Fed rate cut before 2027 slips to 32.9% chance, lowest in months
Prediction markets show a dramatic collapse in rate-cut expectations, with traders now pricing in a higher-for-longer regime that could keep pressure on crypto and risk assets well into next year.
At the start of this year, markets were practically certain the Fed would cut rates before 2027. Over 90% certain, to be precise. That number has since cratered to 32.9% on Kalshi, the regulated prediction market, marking the lowest reading in months and a stark reversal of sentiment that has implications across every asset class, crypto included.
What’s behind the collapse in rate-cut odds
The Federal Reserve is widely expected to hold its target rate at 3.50-3.75% following its April 29, 2026 meeting. What’s notable is the growing consensus that rates will stay parked there for a very long time.
Bank of America and the CME FedWatch Tool both point to less than 50% odds of any rate cut materializing until at least the second half of 2027. Polymarket and Kalshi forecasts are even more blunt for the near term: traders assign 57-97% odds of no change at the June 16-17 FOMC meeting.
The implied probability of a rate hike in 2027 has climbed to 45%. Prediction markets now see it as nearly a coin flip that the Fed’s next move is tightening, not loosening.
Why crypto investors should care
The higher-for-longer narrative has already been weighing on digital asset prices.
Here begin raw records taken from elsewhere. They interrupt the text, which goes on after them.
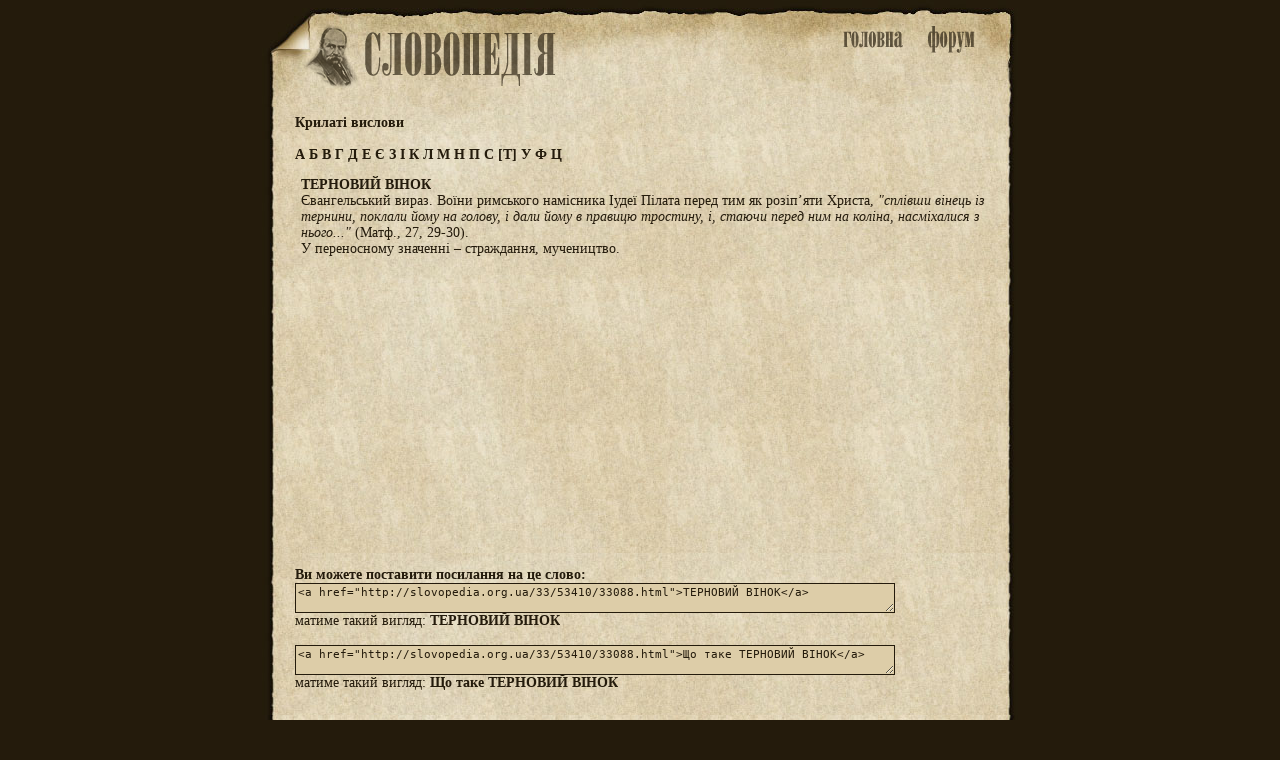

--- FILE ---
content_type: text/html; charset=utf-8
request_url: http://slovopedia.org.ua/33/53410/33088.html
body_size: 2006
content:
<head>
<meta http-equiv=Content-Type content="text/html;charset=utf-8">
<title>Що таке ТЕРНОВИЙ ВІНОК - Крилаті вислови - Словники - Словопедія</title>
<meta property="og:description" content="Євангельський вираз. Воїни римського намісника...">
<meta property="og:url" content="http://slovopedia.org.ua/33/53410/33088.html">
<meta property="og:image" content="http://www.slovopedia.com/social/button200x200u.png">
<meta name="title" content="Що таке ТЕРНОВИЙ ВІНОК - Крилаті вислови - Словники - Словопедія">
<meta name="description" content="Євангельський вираз. Воїни римського намісника...">
<meta name="viewport" content="width=device-width,initial-scale=1">
<script async src="//pagead2.googlesyndication.com/pagead/js/adsbygoogle.js"></script>
<script>
  (adsbygoogle = window.adsbygoogle || []).push({
    google_ad_client: "ca-pub-4064130501058938",
    enable_page_level_ads: true
  });
</script>
<style>
.topa #tlogo {background-image:url(http://www.slovopedia.com/img/ua/logo.png); }
</style>

<link rel="image_src" href="http://www.slovopedia.com/social/button200x200u.png">
<link rel="stylesheet" type="text/css" href="http://www.slovopedia.com/img/style.css">
<link rel="stylesheet" type="text/css" href="http://www.slovopedia.com/img/style_common.css">
<link rel="stylesheet" type="text/css" href="http://www.slovopedia.com/img/style_media.css">
</head>
<body leftmargin=0 topmargin=0 marginwidth=0 marginheight=0>

<div id="page_main">
    <div class="topa">
	<div id="tlogo">
        <div id="holiday" style="margin-left:-23px;"></div>
	</div>
	<div id="tmenu">
	    <div id="tmain"><a id="tmainb" href="http://www.slovopedia.org.ua"><img src="http://www.slovopedia.com/img/ua/main.png" title="Словники. Головна"></a></div>
	    <div id=tforum><a id="tforumb" href="http://forum.slovopedia.com"><img src="http://www.slovopedia.com/img/ua/forum.png" title="Форум"></a></div>
	</div>
    </div>
    <div class="sclear"></div>
    <div id="content"><div class="dict_title">
<strong>Крилаті вислови</strong><br></div>

<div class="dict_ruler">
		    <a href="/33/53392-0.html">
	    		А
	    	    </a>
			    <a href="/33/53393-0.html">
	    		Б
	    	    </a>
			    <a href="/33/53394-0.html">
	    		В
	    	    </a>
			    <a href="/33/53395-0.html">
	    		Г
	    	    </a>
			    <a href="/33/53396-0.html">
	    		Д
	    	    </a>
			    <a href="/33/53397-0.html">
	    		Е
	    	    </a>
			    <a href="/33/53380-0.html">
	    		Є
	    	    </a>
			    <a href="/33/53399-0.html">
	    		З
	    	    </a>
			    <a href="/33/53382-0.html">
	    		І
	    	    </a>
			    <a href="/33/53402-0.html">
	    		К
	    	    </a>
			    <a href="/33/53403-0.html">
	    		Л
	    	    </a>
			    <a href="/33/53404-0.html">
	    		М
	    	    </a>
			    <a href="/33/53405-0.html">
	    		Н
	    	    </a>
			    <a href="/33/53407-0.html">
	    		П
	    	    </a>
			    <a href="/33/53409-0.html">
	    		С
	    	    </a>
							<a href="/33/53410-0.html">[Т]</a>
					    <a href="/33/53411-0.html">
	    		У
	    	    </a>
			    <a href="/33/53412-0.html">
	    		Ф
	    	    </a>
			    <a href="/33/53414-0.html">
	    		Ц
	    	    </a>
	</div>

			<div class="word">
			
			<!-- google_ad_section_start -->
			<strong>ТЕРНОВИЙ ВІНОК</strong>
                        <br>
			                        Євангельський вираз. Воїни римського намісника Іудеї Пілата перед тим як розіп’яти Христа, <i>"сплівши вінець із тернини, поклали йому на голову, і дали йому в правицю тростину, і, стаючи перед ним на коліна, насміхалися з нього..."</i> (Матф., 27, 29-30).
<br>	У переносному значенні – страждання, мучеництво.
			<!-- google_ad_section_end -->
		</div>

				<div class="word_adv">
				
<center>
<script async src="//pagead2.googlesyndication.com/pagead/js/adsbygoogle.js"></script>
<!-- slovopedia_ua_words -->
<ins class="adsbygoogle"
     style="display:block"
     data-ad-client="ca-pub-4064130501058938"
     data-ad-slot="8463429379"
     data-ad-format="auto"></ins>
<script>
(adsbygoogle = window.adsbygoogle || []).push({});
</script>
</center>
		</div>
		
		<div class="word_view">
			<b>Ви можете поставити посилання на це слово:</b><br>
			<textarea class="words"><a href="http://slovopedia.org.ua/33/53410/33088.html">ТЕРНОВИЙ ВІНОК</a></textarea><br>
			матиме такий вигляд:  <a href="http://slovopedia.org.ua/33/53410/33088.html">ТЕРНОВИЙ ВІНОК</a><br><br>
						<textarea class="words"><a href="http://slovopedia.org.ua/33/53410/33088.html">Що таке ТЕРНОВИЙ ВІНОК</a></textarea><br>
			матиме такий вигляд:  <a href="http://slovopedia.org.ua/33/53410/33088.html">Що таке ТЕРНОВИЙ ВІНОК</a><br><br>
					</div>

	        </div>
    <div id="sbottom" class="sclear">

<center><div id="social_c"><div id="social"></div></div></center>
<script type="text/javascript" src="http://www.slovopedia.com/social/s.js"></script>

    </div>
</div>

<div id="counters">
<!--LiveInternet counter--><script type="text/javascript"><!--
document.write("<a href='//www.liveinternet.ru/click' "+
"target=_blank><img src='//counter.yadro.ru/hit?t24.5;r"+
escape(document.referrer)+((typeof(screen)=="undefined")?"":
";s"+screen.width+"*"+screen.height+"*"+(screen.colorDepth?
screen.colorDepth:screen.pixelDepth))+";u"+escape(document.URL)+
";"+Math.random()+
"' alt='' title='LiveInternet: показано число посетителей за"+
" сегодня' "+
"border='0' width='88' height='15'><\/a>")
//--></script><!--/LiveInternet-->
</div>

</body>
</html>

--- FILE ---
content_type: text/html; charset=utf-8
request_url: https://www.google.com/recaptcha/api2/aframe
body_size: 265
content:
<!DOCTYPE HTML><html><head><meta http-equiv="content-type" content="text/html; charset=UTF-8"></head><body><script nonce="0TsJ0uxKSNicEsYVOos84w">/** Anti-fraud and anti-abuse applications only. See google.com/recaptcha */ try{var clients={'sodar':'https://pagead2.googlesyndication.com/pagead/sodar?'};window.addEventListener("message",function(a){try{if(a.source===window.parent){var b=JSON.parse(a.data);var c=clients[b['id']];if(c){var d=document.createElement('img');d.src=c+b['params']+'&rc='+(localStorage.getItem("rc::a")?sessionStorage.getItem("rc::b"):"");window.document.body.appendChild(d);sessionStorage.setItem("rc::e",parseInt(sessionStorage.getItem("rc::e")||0)+1);localStorage.setItem("rc::h",'1769259077574');}}}catch(b){}});window.parent.postMessage("_grecaptcha_ready", "*");}catch(b){}</script></body></html>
Bitcoin and Ethereum have both faced headwinds as the market digests the reality that the cheap-money era isn’t coming back anytime soon. Elevated borrowing costs reduce the amount of leverage in the system, institutional allocators shift toward fixed-income instruments offering attractive real yields, and retail investors feel the pinch of higher mortgage and credit card rates eating into their disposable income.
The shift from 90%-plus confidence in a rate cut to just 32.9% represents one of the more dramatic repricing events in recent memory for monetary policy expectations.
The geopolitical wildcard
Energy prices have been a persistent thorn in the Fed’s side throughout this cycle, and recent developments involving Iran have only made things worse. Oil-driven inflation is particularly tricky for central bankers because it’s supply-side in nature. The Fed can’t drill for oil.
Traders should watch the June FOMC meeting closely, not because a cut is likely, but because the Fed’s language around inflation and forward guidance could either solidify or soften the higher-for-longer consensus. The prediction market data suggests a dovish surprise is not the way to bet right now.
The more uncomfortable scenario for crypto holders is one where the 45% rate-hike probability continues climbing. A Fed that moves to tighten further in 2027 would represent a genuine paradigm shift for digital assets.